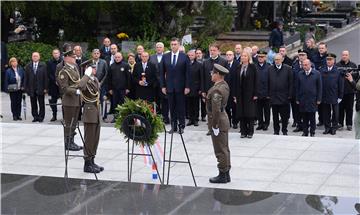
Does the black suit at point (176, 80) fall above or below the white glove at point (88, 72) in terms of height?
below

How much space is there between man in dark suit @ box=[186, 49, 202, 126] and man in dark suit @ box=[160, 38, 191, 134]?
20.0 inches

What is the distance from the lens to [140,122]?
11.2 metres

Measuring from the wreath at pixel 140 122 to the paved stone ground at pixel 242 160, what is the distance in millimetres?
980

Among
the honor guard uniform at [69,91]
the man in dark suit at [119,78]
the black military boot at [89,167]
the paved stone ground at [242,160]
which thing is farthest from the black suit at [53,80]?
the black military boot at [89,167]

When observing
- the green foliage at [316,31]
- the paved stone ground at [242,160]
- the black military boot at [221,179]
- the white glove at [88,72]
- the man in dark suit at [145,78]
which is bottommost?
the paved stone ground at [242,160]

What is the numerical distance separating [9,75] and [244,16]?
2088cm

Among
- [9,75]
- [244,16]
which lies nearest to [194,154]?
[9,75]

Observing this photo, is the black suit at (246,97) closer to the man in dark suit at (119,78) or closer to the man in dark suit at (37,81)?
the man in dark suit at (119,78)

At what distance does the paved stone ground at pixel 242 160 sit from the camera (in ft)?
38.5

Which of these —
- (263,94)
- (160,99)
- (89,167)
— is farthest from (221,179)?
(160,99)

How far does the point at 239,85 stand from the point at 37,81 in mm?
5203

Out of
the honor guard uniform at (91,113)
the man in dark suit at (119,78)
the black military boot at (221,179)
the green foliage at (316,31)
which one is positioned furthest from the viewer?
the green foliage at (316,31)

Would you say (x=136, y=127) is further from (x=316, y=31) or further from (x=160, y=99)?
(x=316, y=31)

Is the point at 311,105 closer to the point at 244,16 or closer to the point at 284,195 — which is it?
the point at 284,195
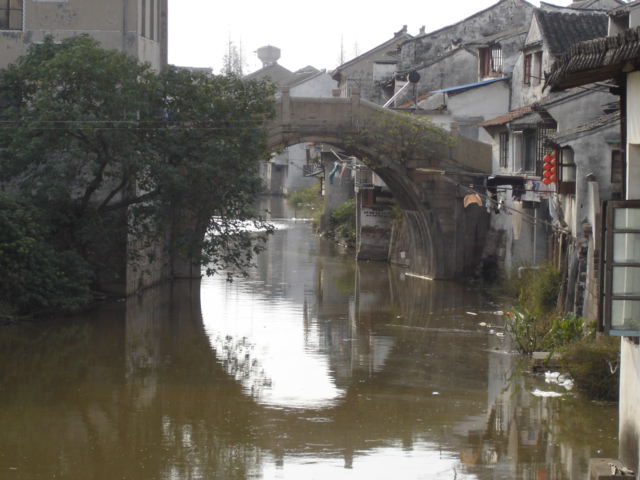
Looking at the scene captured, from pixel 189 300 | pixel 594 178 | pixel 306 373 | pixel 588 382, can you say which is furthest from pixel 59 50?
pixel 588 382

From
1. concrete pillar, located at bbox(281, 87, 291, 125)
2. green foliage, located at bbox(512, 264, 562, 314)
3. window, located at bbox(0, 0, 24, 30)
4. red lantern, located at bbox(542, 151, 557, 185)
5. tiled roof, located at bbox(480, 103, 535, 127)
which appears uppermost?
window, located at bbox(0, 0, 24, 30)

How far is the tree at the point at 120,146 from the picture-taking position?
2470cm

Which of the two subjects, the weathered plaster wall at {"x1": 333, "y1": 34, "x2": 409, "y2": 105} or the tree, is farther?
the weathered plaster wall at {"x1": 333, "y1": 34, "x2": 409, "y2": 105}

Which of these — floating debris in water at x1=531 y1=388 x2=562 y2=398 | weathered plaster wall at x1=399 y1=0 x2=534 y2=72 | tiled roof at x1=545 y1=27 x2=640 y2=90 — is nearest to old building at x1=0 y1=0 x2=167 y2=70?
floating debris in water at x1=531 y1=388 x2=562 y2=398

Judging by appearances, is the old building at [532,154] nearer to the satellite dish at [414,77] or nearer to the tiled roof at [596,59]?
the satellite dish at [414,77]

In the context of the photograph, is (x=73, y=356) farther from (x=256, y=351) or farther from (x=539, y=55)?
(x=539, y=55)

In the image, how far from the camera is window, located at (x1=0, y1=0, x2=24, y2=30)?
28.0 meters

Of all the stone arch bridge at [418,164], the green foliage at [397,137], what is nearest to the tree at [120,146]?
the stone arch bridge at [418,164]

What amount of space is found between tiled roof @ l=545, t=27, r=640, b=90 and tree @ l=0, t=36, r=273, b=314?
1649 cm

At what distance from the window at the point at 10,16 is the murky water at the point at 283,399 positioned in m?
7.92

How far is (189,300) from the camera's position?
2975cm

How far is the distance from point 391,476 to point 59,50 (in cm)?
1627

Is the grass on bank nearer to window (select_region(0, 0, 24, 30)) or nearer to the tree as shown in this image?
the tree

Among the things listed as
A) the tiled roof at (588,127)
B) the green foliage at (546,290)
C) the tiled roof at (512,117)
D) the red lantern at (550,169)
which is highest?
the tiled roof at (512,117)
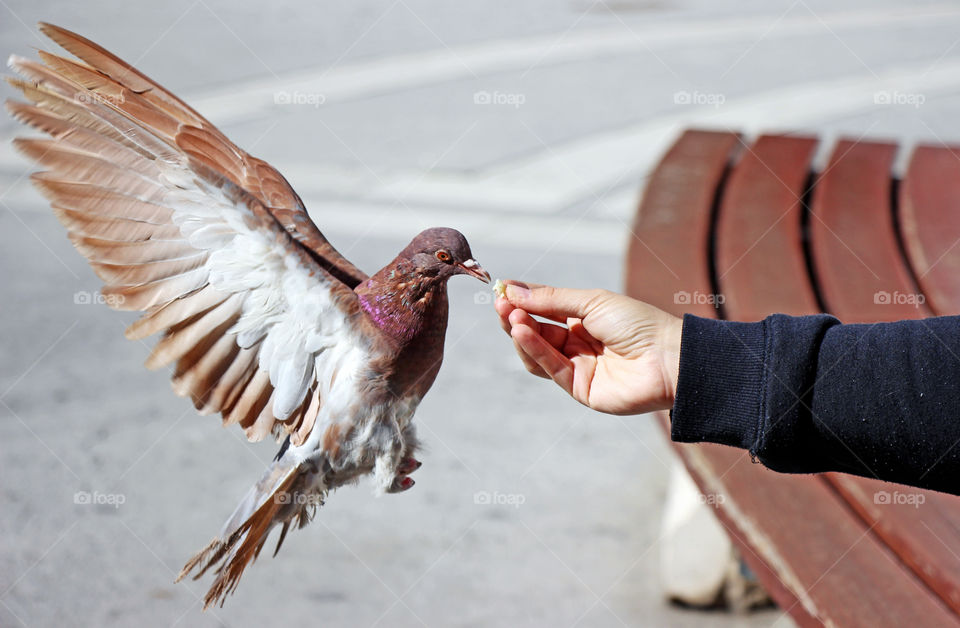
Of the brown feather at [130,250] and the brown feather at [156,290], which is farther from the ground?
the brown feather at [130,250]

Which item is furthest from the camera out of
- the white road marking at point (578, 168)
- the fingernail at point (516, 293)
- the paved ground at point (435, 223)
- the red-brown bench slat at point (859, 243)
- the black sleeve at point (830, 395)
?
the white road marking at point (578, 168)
********************
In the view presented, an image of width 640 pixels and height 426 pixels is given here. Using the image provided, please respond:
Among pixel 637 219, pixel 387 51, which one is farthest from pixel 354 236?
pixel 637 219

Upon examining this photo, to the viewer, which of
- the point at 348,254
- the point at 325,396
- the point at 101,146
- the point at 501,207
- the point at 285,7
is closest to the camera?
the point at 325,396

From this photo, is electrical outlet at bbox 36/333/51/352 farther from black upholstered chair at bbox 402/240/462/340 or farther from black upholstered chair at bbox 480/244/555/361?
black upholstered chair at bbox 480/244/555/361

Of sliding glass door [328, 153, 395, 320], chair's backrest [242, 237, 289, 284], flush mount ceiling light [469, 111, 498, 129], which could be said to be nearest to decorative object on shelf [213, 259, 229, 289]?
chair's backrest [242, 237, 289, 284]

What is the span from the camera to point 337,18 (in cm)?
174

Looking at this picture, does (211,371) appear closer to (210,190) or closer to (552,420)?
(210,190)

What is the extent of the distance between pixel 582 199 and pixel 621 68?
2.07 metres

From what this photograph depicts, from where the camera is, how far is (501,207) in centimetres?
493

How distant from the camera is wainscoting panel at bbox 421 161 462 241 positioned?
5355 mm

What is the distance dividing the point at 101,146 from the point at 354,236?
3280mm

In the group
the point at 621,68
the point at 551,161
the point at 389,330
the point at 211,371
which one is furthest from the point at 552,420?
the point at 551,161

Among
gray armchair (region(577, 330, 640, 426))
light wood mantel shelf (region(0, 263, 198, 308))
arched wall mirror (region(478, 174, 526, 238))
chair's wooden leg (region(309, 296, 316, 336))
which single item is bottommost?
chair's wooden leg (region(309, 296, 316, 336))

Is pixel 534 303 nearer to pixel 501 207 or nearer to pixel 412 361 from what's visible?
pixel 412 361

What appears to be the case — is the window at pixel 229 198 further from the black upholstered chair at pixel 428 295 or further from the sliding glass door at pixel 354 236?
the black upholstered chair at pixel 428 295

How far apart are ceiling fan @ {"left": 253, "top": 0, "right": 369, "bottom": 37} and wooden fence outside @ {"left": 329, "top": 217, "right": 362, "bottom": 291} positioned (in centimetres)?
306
********************
EXERCISE DETAILS:
Rewrite the records from the line with "Does the black" up to and including the line with "11.2 metres" as a numbered list, leaving out blank lines.

EXERCISE ANSWER:
1. Does the black suit at point (176, 80) fall above or below the white glove at point (88, 72) in terms of height?
2. below
3. How much space is there between man in dark suit @ box=[186, 49, 202, 126] and man in dark suit @ box=[160, 38, 191, 134]?
4. 20.0 inches
5. What is the distance from the lens to [140,122]?
6. 11.2 metres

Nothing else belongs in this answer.